• _Work required_: In the records below, find the line containing "United States, site archbold_FL-07." and restate it and all lines after it exactly, through the last line.
---
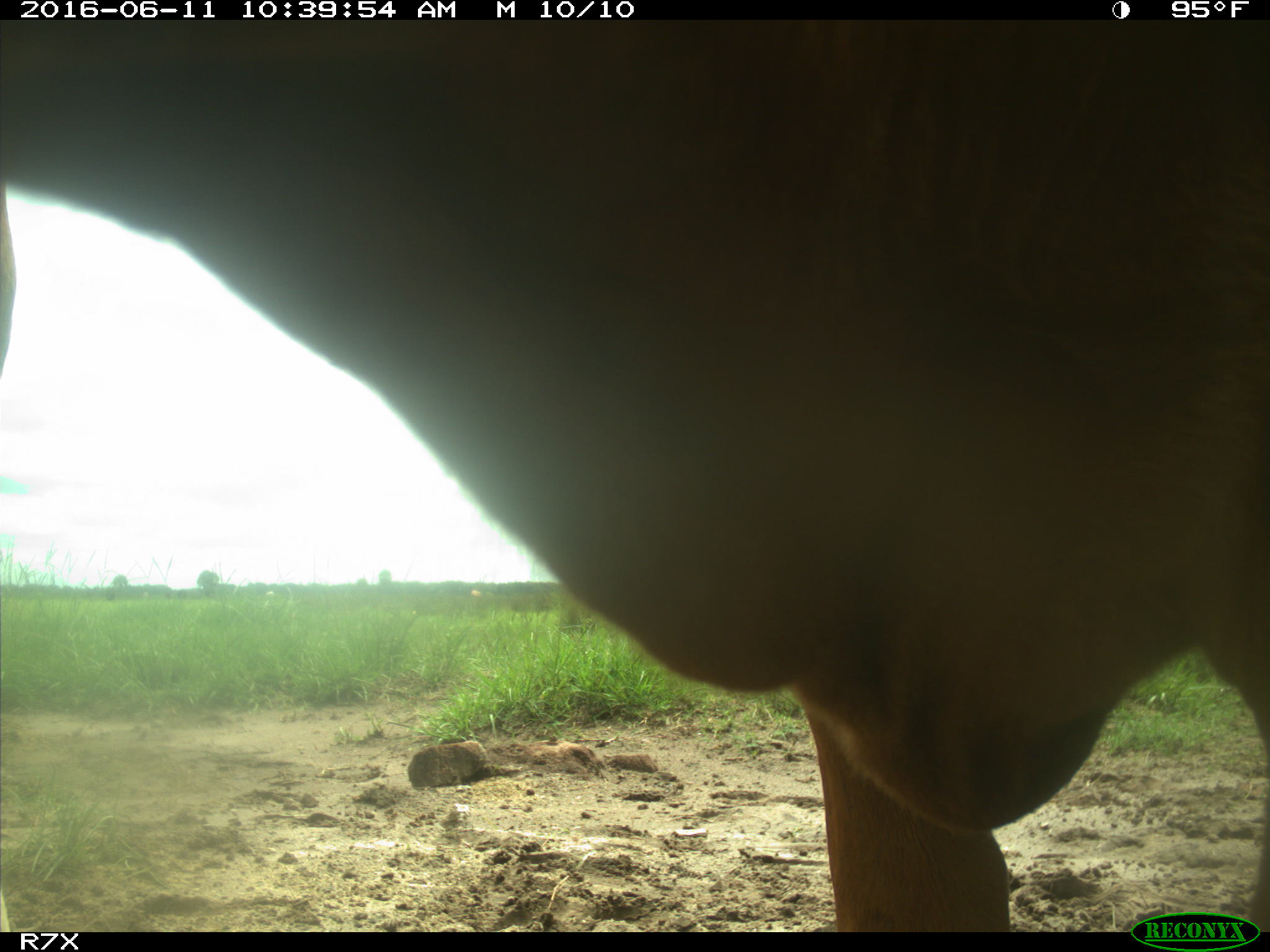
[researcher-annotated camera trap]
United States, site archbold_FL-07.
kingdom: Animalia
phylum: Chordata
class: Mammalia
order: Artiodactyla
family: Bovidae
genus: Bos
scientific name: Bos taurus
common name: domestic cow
---
• _Reply_:
United States, site archbold_FL-07.
kingdom: Animalia
phylum: Chordata
class: Mammalia
order: Artiodactyla
family: Bovidae
genus: Bos
scientific name: Bos taurus
common name: domestic cow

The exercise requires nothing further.